Wilberforce Academy in Tennessee
For all their deficiencies, Riverstone and Ben Gamla at least managed to take some steps toward opening a school. The same can’t be said for would-be religious public charter school Wilberforce Academy in Knoxville, Tenn., which filed a lawsuit in November challenging Tennessee’s requirement that charter schools be nonreligious before even submitting a charter application. Wilberforce wants to open a public charter school that would provide an “explicitly biblical and Christian education.”
Americans United and allies also have intervened in that lawsuit on behalf of five Knox County taxpayers, clergy, and public school parents. The intervenors include the Rev. Dr. Richard Coble, who is a pastor at Westminster Presbyterian Church in Knoxville and the parent of two Knox County public school students.

“The Reformed tradition in which I am formed has long supported the separation of church and state, believing that our faith, and all faiths, are best supported when they are free of undue state interference,” Coble said. “This is why I object to the use of tax dollars to support religious education of any kind, including my own religion. Religious education is the job of churches, denominations, and private religious schools.”
Aside from Wilberforce’s attacks on church-state separation, Anderson said it’s also “worth bearing in mind that this case shouldn’t exist in the first place. Wilberforce is asking the court to weigh in on a pure hypothetical, which courts are not supposed to do.”

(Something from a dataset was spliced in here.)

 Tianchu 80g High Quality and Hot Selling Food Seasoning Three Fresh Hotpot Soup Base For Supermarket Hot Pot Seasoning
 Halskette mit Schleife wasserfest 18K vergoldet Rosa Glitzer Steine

Anderson explained that the Constitution says that the job of courts is to decide actual “cases” and “controversies” arising from real — not imagined — facts. Courts mustn’t weigh in if those facts don’t exist or if they cease to exist (because, say, your school got shut down for operating in a combustible building in a location zoned for things like marijuana dispensaries, as in the case of Riverstone in Colorado).

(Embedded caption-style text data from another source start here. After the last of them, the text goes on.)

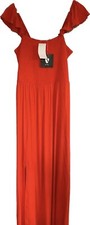 Very Red Jersey Maxi Dress Smocking & Front Split UK 16 Flutter Sleeve Stretch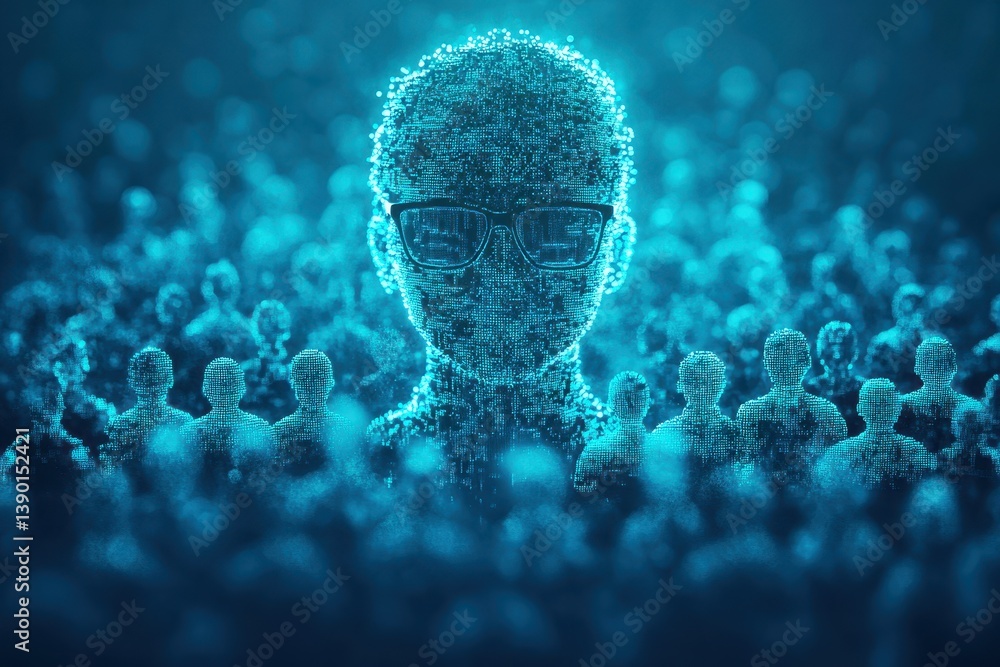 Poster digital representation of a human figure surrounded by abstract crowd, emphasizing technology, ident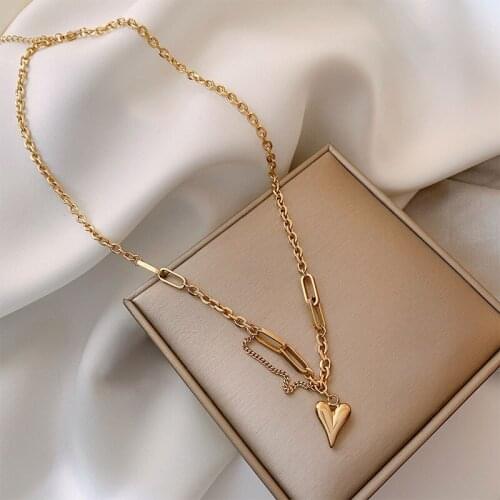 Bohemia Temperament Contracted Collarbone Sweater Chain Geometry Heart Pendant Necklace Gothic Fashion Choker Jewelry Wholesale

“This rule is especially important when it comes to the Constitution’s religion clauses, which exist in large part to minimize religious conflict,” Anderson said. “When those hungry for a test case rush into court with hypothetical problems, they undermine the religion clauses by generating religious conflict where it wouldn’t otherwise exist.
“Make no mistake, lawsuits are an important tool for vindicating rights and resolving constitutional questions,” Anderson added. “But when litigants (and courts) lose sight of the real world, our divides and conflicts will only deepen.”

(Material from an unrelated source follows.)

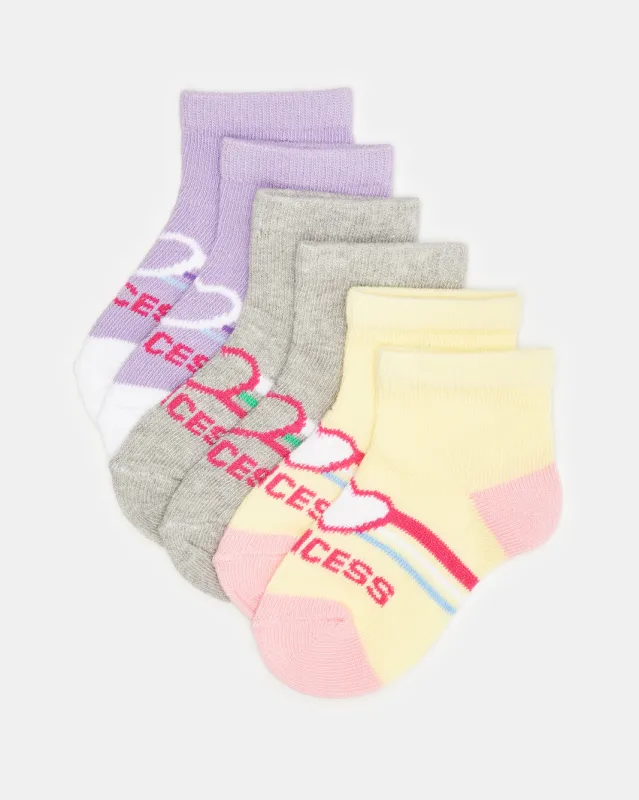 Infant Girls Assorted Ankle Length Socks (Pack Of 3) sold by Redtag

AU President and CEO Rachel Laser affirmed the organization’s commitment to defending public schools that are secular and open to all. “Religious public schools violate our country’s promise of church-state separation, which is the guarantee of religious freedom,” Laser told Oklahoma City television station News 9.
“I think there is an outright effort to confuse what is a very simple reality,” Laser said of the arguments put forth by supporters of religious public charter schools in Oklahoma. “The Oklahoma Supreme Court has ruled, and it is clear as daylight, that it is a violation of church-state separation for a public school, which is fully and directly funded by taxpayer dollars, to be religious.”